If these physical reactions go on for a long time, they could harm the physical body. The digestive system transfers its energy to the muscles so we could have digestive problems if it does not stop. There are other reactions which, in the past, comprised evolutionary reactions to a life-threatening situation, for example, coming face to face with a tiger in the desert or, today, when the challenges are marriage, divorce, a math matriculation test, a car test, this kind of reaction is, of course, less effective.

Question 3

What is the difference between fear, anxiety, and phobia? Is there a physiological and conscious difference between them?

In Dimensions Therapy, we distinguish between nine different dimensions, we base ourselves on Kabbalah and ancient Chinese medicine, and therefore we refine the concepts of what is the spirit, what is the soul, and what is the consciousness. We treat the consciousness. In the realm of consciousness, we have done very accurate mathematical mapping – we are not talking about charges in general or about residue in general as psychology does, and we don’t confuse the concepts but rather we refer to them as accurately as possible.

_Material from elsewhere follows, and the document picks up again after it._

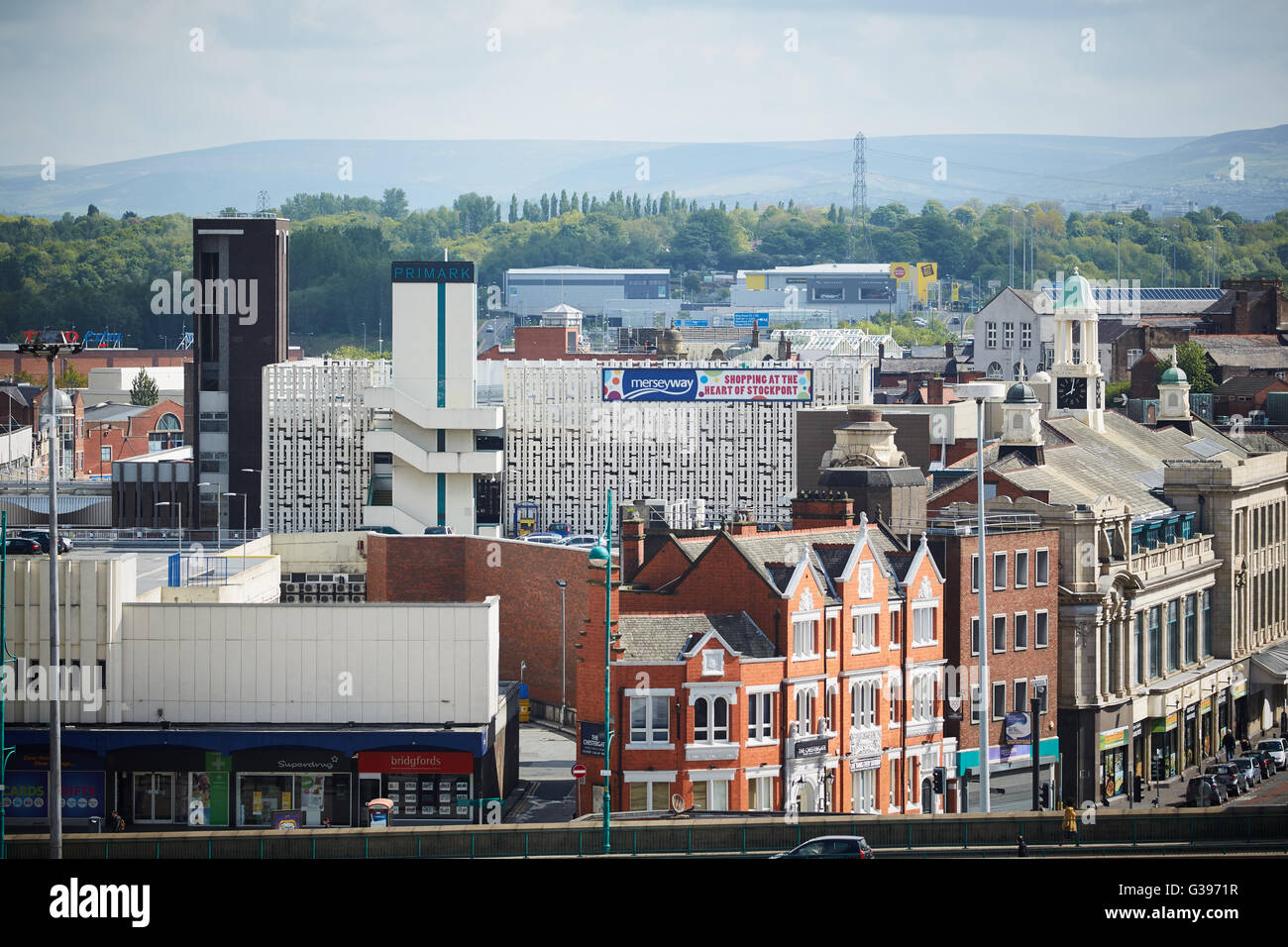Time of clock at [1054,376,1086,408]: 8:01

For example, for the first three dimensions, we distinguish between the third dimension –thoughts, the second dimension – emotions, and the first dimension – feelings. And we precisely differentiate between anxiety and, for example, phobia. Anxiety is a feeling because when someone is anxious, it means that adrenaline has been secreted from their adrenal glands and this adrenaline produces the sensations experienced in Fight or Flight. Fear is simply energy that causes us to freeze and lowers our vitality, our chi, and is formed as a response to threat. When the threat is existential, we immediately experience it as existential fear or, more literarily, as terror. ‘Phobia’ is a term that psychologists use to describe a condition where someone has an inordinate, out of proportion, irrational fear of something that should not theoretically evoke this level of terror since it is not an existential threat per se. For example, someone who has a fear of elevators and avoids getting into one or someone who has a fear of taking a blood test because he cannot bear to look at blood. As soon as he sees blood, he becomes terror-stricken and may collapse or faint out of fear. This same person has no problem getting on a plane, has no problem serving in the Armored Corps for three years and in the military reserves but the moment he sees blood, it’s a whole different story. This is the definition of phobia. It sounds illogical and disproportionate until Dimensions Therapy discovers its root cause.

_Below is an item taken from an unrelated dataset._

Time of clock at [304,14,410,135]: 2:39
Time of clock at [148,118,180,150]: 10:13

I had a patient who had been a tanker in the army and one of his friends from the tank was injured. His friend’s blood splattered onto him and he thought he was injured or going to die. At that precise moment, his consciousness made the connection between blood and death and afterwards, whenever he saw even a drop of blood, he was sure he was going to die at any moment. He reconstructed this picture in his subconscious. We treated him – and the phobia disappeared. Today, he is able to look at blood and even take a blood test, but all the time you don’t get to the root of the cause, it sounds illogical. A 1.9-meter-tall guy who served in the army with me was a bully and not afraid of anything but on seeing just one drop of blood, he would faint. That is the definition of phobia.

The Dimensions Therapy method treats the residue and the cellular memories that have imprinted the existential state of survival when facing danger among humans and therefore, when we defuse those charges, the person can go back to living a normal life, with a sense of security and because he is protected, the automatic survival mechanism that is activated in irrational situations is automatically balanced.